Several women are watering the trees and shrubs here, balancing large blue vats on their heads. Krishen picks his way along the path he knows well, stopping to inspect a tree here and a shrub there. He sidesteps a patch of strawlike grass; to the untrained eye it looks dead. But it’s alive and after the monsoon the “golden” hue, true of much of the plant life here, will turn green. A bird catches his eye. It’s a baya weaver, a species that turns yellow during its mating season. He’s quietly delighted. He’s not seen one here before but it’s a good sign. It means the biodiversity is expanding. Krishen then stops next to a small green shrub with thin, tiny leaves rounded at the tips, ranged on a stem like barbs on a feather. Compared to the other plants it’s an unnatural-looking waxy green.
It’s mesquite. A plant native to Mexico, but an “invasive” species almost everywhere else – in the jargon of botanists, these are species that colonise. This innocuous-looking plant has been the biggest hurdle in a project to recreate the native ecology around Mehrangarh Fort to as close as what it was centuries ago, before either haphazard planting or people swept through.

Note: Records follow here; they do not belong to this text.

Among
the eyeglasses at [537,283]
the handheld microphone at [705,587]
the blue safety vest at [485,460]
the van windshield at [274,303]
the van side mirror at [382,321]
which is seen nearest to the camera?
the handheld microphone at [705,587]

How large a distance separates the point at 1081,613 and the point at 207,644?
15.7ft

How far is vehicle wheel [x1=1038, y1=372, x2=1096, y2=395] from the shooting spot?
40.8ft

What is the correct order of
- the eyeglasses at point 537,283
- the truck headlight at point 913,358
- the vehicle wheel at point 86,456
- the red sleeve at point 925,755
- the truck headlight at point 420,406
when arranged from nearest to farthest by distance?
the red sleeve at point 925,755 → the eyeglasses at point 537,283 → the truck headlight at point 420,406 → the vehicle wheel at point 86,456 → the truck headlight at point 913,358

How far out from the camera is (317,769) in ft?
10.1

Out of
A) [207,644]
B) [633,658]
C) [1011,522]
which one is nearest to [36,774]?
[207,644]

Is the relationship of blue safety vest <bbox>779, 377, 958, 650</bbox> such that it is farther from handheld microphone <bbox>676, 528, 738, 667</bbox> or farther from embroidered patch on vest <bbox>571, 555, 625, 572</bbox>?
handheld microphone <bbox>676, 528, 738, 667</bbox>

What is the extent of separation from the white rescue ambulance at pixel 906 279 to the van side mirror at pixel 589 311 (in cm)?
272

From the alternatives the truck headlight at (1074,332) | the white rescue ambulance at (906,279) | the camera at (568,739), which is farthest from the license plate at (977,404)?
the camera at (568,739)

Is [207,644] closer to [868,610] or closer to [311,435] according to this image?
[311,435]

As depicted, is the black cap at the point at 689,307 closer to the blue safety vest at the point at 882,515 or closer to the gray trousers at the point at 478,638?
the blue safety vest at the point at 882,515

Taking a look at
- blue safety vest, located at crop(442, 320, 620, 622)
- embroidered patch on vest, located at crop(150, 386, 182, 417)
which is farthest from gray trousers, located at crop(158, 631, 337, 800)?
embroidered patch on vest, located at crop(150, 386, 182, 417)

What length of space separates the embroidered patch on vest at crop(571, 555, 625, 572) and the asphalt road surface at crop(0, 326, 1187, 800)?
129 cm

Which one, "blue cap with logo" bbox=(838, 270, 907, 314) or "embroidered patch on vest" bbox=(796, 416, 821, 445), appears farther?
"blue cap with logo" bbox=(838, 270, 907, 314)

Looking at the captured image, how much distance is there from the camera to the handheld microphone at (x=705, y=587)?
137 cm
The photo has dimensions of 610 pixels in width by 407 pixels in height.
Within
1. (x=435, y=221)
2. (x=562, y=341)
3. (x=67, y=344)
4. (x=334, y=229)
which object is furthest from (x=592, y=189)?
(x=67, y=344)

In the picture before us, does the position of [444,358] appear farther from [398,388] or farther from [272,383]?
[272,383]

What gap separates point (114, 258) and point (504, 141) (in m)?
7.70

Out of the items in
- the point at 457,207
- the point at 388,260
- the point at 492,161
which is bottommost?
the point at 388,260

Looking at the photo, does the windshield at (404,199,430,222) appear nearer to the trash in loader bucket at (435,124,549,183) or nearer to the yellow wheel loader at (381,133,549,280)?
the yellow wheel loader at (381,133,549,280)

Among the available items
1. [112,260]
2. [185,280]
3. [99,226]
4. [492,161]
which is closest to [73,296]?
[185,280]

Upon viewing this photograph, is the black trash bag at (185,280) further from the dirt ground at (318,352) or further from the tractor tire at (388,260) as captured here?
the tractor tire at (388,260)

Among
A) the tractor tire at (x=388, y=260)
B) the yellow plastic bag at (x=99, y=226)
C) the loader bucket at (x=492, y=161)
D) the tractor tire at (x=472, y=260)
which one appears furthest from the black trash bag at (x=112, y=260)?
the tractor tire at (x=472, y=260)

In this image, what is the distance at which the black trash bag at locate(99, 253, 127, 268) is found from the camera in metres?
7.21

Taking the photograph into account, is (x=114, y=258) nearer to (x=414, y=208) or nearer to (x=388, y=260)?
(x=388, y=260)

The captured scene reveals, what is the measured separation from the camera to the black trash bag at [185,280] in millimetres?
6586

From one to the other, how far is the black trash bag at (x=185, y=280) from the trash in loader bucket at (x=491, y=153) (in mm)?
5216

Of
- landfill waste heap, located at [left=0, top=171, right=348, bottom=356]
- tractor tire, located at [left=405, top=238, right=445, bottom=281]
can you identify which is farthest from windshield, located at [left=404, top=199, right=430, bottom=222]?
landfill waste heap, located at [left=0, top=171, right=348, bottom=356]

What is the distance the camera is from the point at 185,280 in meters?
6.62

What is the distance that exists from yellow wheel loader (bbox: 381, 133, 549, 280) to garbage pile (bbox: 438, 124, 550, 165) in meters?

“Our big enemy to start with was the mesquite,” says Krishen.
In the 1930s, Jodhpur’s then Maharaja Umaid Singh decided to green his arid region of Jodhpur, also known as Marwar. A British advisor had told him about a miracle plant called mesquite that could thrive in harsh desert climates. He enthused it could bind the earth to prevent soil erosion, be fodder for animals, provide people with a highly calorific cooking fuel, and transform this land into an oasis of green. As the local tale goes, the Maharaja went up in an airplane dropping seeds over the region, particularly over the barren western expanse. The mesquite did green Jodhpur, a truism relayed in local folksongs. But it had an unexpected impact on the local ecology.
It greedily sought out water, invaded and took over. Where it could, it plunged its roots deeply, becoming tall trees. And where its roots were constricted, it spread itself widely becoming bushy shrubs. It excreted a biochemical from its roots which hindered other plants from growing near it. In local Marwar language it’s infamously called baavlia – the mad one.
In 2006 the current Maharaja Gaj Singh II initiated a project that has in part sought to undo the destruction of the mesquite sown by his grandfather. Across 70 hectares of the deserted, uninhabited rocky terrain at the foot of Mehrangarh Fort, Krishen and his team have been restoring the native ecology – removing the mesquite and reintroducing native plants.
Down south, in the rainforests of the Western Ghats mountain range, there are a few groups working along similar lines of “ecological restoration.”
All these projects have different aims – ranging from beautification, creating awareness about native flora, to species conservation. As people and industry increasingly erode landscapes, this little-known practice is giving otherwise degraded ecosystems a new lease of life.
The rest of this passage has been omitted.